Long before the OPEC gas crisis of the 1970s, Americans who owned cars in the 1940s were limited to the amount of gasoline they could buy due to the consequences of World War II. Starting in early 1942, gasoline was deemed a precious commodity and, due to its limited supply, was needed to fuel our planes, tanks, Jeeps, and boats for the war effort.
Still, Americans needed fuel for their cars in order to get to work, so a system was developed and implemented to regulate the purchase of gasoline. Car owners were issued a Gasoline Ration Card—like the one shown here—that had One Unit tabs on the bottom that were punched when used. Along with the card, a windshield sticker with a specific letter was issued. The most popular was an “A” card/sticker that allowed the car owner to purchase about 4 gallons of gas each week. If you were employed in a factory that supported the war effort, you were issued a “B” card, while doctors, nurses, farm and construction workers, and mail employees were issued a “C” card, each of which allowed them to buy up to 8 gallons of gas per week. There were other specific cards, too, such as an “X” card for members of Congress, “E” for emergency vehicles, “R” for non-highway farm vehicles, and “T” for truckers.

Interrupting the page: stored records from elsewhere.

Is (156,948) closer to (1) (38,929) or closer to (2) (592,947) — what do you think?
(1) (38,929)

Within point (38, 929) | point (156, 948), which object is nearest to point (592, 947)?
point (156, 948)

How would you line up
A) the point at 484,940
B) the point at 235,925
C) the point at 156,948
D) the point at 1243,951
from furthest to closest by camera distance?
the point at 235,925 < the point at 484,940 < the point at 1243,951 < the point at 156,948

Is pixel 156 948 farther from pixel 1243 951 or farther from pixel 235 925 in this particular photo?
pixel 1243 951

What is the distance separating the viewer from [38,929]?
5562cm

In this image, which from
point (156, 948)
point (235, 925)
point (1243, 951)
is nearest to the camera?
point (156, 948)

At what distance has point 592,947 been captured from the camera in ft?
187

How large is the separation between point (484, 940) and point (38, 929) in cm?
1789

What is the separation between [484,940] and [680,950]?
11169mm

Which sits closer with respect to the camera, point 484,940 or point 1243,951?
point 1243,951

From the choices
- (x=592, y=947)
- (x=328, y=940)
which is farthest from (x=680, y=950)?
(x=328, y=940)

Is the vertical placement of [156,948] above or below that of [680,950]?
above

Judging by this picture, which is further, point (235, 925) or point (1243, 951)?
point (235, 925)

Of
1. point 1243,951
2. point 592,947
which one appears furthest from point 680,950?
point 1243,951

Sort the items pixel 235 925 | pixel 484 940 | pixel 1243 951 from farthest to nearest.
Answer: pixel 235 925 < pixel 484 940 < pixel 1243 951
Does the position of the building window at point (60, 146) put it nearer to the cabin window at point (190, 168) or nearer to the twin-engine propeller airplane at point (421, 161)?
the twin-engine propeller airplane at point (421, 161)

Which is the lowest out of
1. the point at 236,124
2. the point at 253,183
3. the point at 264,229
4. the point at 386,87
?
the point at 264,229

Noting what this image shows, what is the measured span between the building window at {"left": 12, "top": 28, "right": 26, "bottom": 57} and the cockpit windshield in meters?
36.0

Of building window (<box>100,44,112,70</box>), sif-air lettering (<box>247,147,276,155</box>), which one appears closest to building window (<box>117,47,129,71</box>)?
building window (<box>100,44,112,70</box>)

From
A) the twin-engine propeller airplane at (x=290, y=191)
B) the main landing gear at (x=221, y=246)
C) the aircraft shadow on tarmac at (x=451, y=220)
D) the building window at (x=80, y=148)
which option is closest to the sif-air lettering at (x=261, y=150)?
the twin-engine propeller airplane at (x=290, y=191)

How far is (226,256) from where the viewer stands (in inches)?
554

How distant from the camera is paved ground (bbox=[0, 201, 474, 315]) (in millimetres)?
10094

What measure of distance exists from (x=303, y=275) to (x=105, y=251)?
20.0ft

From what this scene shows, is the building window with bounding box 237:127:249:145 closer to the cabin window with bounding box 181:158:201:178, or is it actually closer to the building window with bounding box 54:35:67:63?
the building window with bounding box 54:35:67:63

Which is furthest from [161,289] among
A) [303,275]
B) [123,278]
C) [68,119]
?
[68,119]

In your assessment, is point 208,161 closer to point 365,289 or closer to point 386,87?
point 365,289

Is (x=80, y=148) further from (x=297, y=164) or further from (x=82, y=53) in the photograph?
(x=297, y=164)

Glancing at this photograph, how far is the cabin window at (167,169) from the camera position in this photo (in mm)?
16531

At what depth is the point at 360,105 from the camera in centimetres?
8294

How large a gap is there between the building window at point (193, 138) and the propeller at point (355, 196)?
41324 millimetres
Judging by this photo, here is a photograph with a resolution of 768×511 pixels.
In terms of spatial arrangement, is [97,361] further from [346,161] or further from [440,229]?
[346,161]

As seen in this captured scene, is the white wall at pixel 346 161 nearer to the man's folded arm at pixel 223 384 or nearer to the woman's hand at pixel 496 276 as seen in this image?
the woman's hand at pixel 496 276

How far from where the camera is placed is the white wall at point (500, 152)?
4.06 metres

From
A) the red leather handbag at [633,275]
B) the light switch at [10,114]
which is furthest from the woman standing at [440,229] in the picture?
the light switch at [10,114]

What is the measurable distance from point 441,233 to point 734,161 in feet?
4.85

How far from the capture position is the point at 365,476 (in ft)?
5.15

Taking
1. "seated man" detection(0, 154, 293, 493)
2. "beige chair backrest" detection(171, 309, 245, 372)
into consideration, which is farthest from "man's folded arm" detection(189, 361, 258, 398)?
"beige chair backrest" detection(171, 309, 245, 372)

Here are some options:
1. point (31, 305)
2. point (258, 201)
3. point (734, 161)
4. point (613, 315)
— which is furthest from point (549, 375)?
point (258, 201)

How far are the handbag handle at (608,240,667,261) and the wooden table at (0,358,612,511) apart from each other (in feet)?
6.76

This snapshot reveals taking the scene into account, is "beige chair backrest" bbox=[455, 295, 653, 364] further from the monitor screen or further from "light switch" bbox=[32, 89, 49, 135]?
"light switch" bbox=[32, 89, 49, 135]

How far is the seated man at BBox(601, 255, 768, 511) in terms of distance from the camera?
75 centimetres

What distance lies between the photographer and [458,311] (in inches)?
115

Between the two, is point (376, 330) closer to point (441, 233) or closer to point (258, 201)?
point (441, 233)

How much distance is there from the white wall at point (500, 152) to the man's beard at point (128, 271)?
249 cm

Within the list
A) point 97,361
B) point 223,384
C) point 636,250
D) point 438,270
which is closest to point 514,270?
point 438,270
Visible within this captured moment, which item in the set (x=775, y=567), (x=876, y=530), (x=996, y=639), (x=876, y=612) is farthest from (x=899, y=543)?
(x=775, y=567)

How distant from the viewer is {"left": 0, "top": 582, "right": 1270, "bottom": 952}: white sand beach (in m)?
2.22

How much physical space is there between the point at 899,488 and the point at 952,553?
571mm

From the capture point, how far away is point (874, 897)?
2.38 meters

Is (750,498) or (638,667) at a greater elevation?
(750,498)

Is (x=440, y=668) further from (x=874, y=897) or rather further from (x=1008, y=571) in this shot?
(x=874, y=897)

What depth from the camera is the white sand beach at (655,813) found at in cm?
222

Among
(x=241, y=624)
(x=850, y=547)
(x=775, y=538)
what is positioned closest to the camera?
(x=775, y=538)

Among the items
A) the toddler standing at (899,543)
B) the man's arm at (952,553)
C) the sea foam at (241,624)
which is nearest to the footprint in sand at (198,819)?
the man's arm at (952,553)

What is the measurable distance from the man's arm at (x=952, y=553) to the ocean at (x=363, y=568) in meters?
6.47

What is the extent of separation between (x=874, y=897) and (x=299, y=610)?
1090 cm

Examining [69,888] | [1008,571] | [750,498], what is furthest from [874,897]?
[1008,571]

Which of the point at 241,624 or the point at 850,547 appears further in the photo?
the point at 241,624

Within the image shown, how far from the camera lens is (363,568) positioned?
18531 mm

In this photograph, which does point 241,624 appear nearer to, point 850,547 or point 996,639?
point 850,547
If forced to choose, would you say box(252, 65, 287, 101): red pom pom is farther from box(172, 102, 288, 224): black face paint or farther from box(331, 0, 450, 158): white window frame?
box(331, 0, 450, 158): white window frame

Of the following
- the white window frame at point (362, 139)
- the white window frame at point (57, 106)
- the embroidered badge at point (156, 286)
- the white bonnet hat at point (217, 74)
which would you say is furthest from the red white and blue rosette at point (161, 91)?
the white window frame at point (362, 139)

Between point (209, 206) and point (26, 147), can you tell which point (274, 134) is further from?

I recently found this A-rated Gasoline Ration Card—No. 3156410—at an antique store in Sturbridge, Massachusetts, hidden among old gas station-issued maps. For a mere $1.50, I just couldn’t pass up this little bit of American history. Although it doesn’t state the year of the car (but does list the registration number), it shows that the owner had a Chevrolet sedan. Instructions were listed on the back of the card, as shown here.